Node types and characteristics:

"Base" compute nodes Over 500 nodes 128GB of memory each
"Large" compute nodes Over 100 nodes 256GB of memory each
"Bigmem512" nodes TBD 512GB of memory each
"Bigmem3000" nodes TBD 3 TB of memory each

All of the above nodes will have local (on-node) storage.

Compute Canada is not currently able to disclose the specific CPU model or specifications.
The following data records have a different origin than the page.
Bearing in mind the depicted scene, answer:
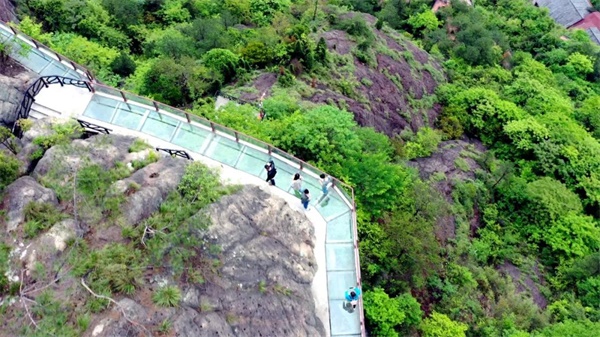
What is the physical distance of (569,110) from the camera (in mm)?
38531

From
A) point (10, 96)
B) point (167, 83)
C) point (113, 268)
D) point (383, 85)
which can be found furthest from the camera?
point (383, 85)

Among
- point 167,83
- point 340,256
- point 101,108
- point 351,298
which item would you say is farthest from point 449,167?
point 101,108

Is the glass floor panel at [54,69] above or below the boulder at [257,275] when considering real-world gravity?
below

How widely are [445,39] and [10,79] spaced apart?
38444 millimetres

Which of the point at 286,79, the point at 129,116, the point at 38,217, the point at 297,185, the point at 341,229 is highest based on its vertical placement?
the point at 297,185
GP3 will have GPU's, but Compute Canada is not currently able to disclose specific details. The RFP used NVIDIA K80 as a baseline specification.

The total GP3 system is anticipated to have over 25,000 cores.

The delivery and installation schedule is not yet known.

National Data Cyberinfrastructure (NDC)

Type Location Capacity Availability Comments
Nearline (Long-term)
File Storage

SFU and Waterloo

  • NDC-SFU
  • NDC-Waterloo
15 PB each Late Autumn 2016
  • Tape backup
  • Silo replacement
  • Aiming for redundant tape backup across sites
Object Store

All 4 sites

  • NDC-Object

Small to start (A few PB usable)

Late 2017

  • Fully distributed, redundant object storage
  • Accessible anywhere
  • Allows for redundant, high availability architectures
  • S3 and File interfaces
  • New service aimed at experimental and observational data
Special Purpose various ~3.5 PB Specialized migration plans
  • Special purpose for Atlas, LHC, SNO+, CANFAR
  • dCache and other customized configurations

Note that due to Silo decommissioning Dec.31/2016 it will be necessary to provide interim storage while the NDC is developed. See Migration2016:Silo for details.